(What to work on)
Begin with the line that contains "As depicted in" and transcribe each line after it, up to and including the last line of the listing below.

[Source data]
◇ ◇ ◇
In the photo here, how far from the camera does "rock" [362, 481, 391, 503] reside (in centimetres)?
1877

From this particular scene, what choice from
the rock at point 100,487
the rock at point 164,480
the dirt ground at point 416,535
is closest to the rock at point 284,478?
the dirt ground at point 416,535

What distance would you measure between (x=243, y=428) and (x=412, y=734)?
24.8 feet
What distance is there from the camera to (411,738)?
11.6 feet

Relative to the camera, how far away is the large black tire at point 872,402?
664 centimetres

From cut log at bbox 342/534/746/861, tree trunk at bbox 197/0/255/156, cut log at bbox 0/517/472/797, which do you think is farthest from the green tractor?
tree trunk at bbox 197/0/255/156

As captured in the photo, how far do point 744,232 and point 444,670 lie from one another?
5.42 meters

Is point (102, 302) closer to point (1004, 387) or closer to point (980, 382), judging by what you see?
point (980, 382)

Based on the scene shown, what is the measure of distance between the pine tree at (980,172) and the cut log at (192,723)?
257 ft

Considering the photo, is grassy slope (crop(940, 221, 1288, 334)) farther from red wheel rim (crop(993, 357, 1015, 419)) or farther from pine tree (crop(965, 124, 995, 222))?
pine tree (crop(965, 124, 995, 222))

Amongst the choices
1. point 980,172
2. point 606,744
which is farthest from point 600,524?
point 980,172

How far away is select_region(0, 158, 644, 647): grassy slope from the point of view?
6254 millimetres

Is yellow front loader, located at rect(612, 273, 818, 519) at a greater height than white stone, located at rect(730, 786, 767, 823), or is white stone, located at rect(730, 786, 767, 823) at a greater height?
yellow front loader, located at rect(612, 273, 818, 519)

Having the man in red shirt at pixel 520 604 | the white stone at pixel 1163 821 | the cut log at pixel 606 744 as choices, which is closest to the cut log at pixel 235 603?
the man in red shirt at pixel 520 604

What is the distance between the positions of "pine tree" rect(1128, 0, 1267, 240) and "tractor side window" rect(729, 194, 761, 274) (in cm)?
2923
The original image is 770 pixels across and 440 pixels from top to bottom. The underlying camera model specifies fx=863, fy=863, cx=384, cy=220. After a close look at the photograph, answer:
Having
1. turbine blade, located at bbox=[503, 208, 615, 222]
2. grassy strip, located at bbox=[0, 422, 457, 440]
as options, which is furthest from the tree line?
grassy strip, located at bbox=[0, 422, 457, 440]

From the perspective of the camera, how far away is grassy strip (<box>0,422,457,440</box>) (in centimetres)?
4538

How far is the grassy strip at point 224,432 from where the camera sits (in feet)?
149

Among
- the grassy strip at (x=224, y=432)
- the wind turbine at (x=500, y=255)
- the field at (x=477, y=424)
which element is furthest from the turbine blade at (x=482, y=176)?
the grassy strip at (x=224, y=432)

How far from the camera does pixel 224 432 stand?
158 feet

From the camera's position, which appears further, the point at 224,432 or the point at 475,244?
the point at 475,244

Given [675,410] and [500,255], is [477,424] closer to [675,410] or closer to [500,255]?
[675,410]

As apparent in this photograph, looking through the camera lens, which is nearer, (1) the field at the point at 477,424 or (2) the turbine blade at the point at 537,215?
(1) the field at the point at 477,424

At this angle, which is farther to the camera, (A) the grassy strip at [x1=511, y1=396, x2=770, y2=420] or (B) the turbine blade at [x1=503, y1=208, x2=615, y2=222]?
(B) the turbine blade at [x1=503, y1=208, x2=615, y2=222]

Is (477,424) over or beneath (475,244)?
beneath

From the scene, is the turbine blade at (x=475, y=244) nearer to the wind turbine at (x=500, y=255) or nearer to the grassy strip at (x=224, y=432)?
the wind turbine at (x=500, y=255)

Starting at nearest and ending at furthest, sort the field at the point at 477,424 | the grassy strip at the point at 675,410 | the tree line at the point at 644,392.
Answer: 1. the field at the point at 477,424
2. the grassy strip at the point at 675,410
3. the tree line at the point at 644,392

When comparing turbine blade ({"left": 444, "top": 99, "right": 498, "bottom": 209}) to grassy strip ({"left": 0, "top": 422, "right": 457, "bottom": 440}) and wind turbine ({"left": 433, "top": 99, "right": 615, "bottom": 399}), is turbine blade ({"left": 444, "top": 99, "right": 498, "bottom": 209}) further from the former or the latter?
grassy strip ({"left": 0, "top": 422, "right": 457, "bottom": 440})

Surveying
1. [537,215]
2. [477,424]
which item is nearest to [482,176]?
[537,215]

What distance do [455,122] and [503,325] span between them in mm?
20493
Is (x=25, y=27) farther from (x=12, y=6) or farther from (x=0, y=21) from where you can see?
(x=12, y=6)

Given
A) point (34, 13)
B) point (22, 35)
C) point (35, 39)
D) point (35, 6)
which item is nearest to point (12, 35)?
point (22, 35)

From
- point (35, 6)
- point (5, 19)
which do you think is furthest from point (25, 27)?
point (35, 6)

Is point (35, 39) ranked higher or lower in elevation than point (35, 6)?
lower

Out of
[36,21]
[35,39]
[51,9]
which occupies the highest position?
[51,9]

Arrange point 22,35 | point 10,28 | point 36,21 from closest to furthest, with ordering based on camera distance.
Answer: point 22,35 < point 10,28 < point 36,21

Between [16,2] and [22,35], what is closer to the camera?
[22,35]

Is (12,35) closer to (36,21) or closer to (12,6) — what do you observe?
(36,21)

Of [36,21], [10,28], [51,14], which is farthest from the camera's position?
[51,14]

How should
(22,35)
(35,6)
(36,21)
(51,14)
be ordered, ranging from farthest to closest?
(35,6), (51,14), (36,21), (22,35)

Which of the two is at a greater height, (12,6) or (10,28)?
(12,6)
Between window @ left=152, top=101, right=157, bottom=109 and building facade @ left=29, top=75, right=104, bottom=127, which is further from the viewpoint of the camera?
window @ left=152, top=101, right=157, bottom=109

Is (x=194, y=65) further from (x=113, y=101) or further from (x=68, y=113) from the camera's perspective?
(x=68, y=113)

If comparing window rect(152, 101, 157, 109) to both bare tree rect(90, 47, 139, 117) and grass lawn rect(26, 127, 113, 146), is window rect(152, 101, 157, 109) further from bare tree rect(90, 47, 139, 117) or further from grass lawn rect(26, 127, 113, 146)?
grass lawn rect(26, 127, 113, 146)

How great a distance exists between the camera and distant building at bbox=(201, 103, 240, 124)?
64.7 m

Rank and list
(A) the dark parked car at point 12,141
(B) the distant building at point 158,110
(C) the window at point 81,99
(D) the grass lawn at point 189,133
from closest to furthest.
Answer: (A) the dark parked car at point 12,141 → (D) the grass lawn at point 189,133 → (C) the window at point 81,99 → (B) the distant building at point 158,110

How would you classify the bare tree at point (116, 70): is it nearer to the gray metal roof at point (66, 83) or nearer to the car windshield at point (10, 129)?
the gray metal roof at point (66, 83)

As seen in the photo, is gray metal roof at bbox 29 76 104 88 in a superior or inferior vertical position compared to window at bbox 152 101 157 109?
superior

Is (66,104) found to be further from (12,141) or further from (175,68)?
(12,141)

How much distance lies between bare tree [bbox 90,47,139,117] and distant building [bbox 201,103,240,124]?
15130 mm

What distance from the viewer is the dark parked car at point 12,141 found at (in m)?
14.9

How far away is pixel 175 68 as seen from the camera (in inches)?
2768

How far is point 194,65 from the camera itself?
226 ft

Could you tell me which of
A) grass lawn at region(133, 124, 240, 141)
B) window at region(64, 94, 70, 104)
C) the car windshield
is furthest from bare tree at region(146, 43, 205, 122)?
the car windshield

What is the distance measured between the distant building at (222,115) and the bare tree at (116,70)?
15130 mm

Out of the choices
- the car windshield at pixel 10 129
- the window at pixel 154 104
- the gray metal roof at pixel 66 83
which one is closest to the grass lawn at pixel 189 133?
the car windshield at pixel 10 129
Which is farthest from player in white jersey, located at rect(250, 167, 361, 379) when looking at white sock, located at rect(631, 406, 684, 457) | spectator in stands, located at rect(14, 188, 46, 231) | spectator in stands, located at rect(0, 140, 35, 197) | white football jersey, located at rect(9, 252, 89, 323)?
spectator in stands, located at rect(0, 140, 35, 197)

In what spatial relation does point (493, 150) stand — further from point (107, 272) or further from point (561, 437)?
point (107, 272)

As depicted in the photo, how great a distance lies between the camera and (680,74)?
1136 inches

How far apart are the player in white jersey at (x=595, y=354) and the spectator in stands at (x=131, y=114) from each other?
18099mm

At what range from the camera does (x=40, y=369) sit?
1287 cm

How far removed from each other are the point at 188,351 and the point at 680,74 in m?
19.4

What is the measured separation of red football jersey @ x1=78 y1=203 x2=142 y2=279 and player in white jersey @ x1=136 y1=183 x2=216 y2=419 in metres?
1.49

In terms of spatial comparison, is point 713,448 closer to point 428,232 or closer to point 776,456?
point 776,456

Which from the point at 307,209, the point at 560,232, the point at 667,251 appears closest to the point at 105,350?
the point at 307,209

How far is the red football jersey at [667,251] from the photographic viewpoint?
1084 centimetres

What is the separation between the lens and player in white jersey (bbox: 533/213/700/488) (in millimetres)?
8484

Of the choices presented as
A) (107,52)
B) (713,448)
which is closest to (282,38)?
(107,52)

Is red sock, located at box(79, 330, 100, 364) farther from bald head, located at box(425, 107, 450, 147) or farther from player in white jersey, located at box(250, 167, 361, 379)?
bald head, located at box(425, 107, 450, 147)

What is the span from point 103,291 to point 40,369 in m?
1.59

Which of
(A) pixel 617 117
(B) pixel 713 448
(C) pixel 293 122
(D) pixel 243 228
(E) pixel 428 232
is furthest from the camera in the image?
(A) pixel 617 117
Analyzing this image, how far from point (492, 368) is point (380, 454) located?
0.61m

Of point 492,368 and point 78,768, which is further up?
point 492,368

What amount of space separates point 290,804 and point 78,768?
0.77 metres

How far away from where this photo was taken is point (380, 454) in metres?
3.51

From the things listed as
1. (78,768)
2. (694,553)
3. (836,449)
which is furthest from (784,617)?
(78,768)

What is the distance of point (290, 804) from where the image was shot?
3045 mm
◇ ◇ ◇
(Response to the task)
As depicted in the photo, how great a distance lies between the camera and (680,74)?
1136 inches

How far apart are the player in white jersey at (x=595, y=354) and the spectator in stands at (x=131, y=114) from each other?
18099mm

At what range from the camera does (x=40, y=369) sit?
1287 cm

How far removed from each other are the point at 188,351 and the point at 680,74 in m?
19.4

What is the measured separation of red football jersey @ x1=78 y1=203 x2=142 y2=279 and player in white jersey @ x1=136 y1=183 x2=216 y2=419 in metres?
1.49

In terms of spatial comparison, is point 713,448 closer to point 428,232 or closer to point 776,456?
point 776,456

Which from the point at 307,209, the point at 560,232, the point at 667,251 appears closest to the point at 105,350?
the point at 307,209

How far is the red football jersey at [667,251] from the photographic viewpoint?
1084 centimetres

What is the separation between the lens and player in white jersey (bbox: 533/213/700/488) (in millimetres)?
8484

Of the choices presented as
A) (107,52)
B) (713,448)
which is closest to (282,38)?
(107,52)

Is red sock, located at box(79, 330, 100, 364) farther from bald head, located at box(425, 107, 450, 147) or farther from player in white jersey, located at box(250, 167, 361, 379)?
bald head, located at box(425, 107, 450, 147)

What is the span from point 103,291 to point 40,369 in m?
1.59

Which of
(A) pixel 617 117
(B) pixel 713 448
(C) pixel 293 122
(D) pixel 243 228
(E) pixel 428 232
is furthest from the camera in the image?
(A) pixel 617 117
Analyzing this image, how far from point (492, 368) is point (380, 454) located?
0.61m

Of point 492,368 and point 78,768, which is further up?
point 492,368

What amount of space separates point 290,804 and point 78,768?
0.77 metres

How far away from where this photo was taken is point (380, 454) in metres?
3.51

From the things listed as
1. (78,768)
2. (694,553)
3. (836,449)
which is furthest from (784,617)?
(78,768)

What is the distance of point (290, 804) from where the image was shot?
3045 mm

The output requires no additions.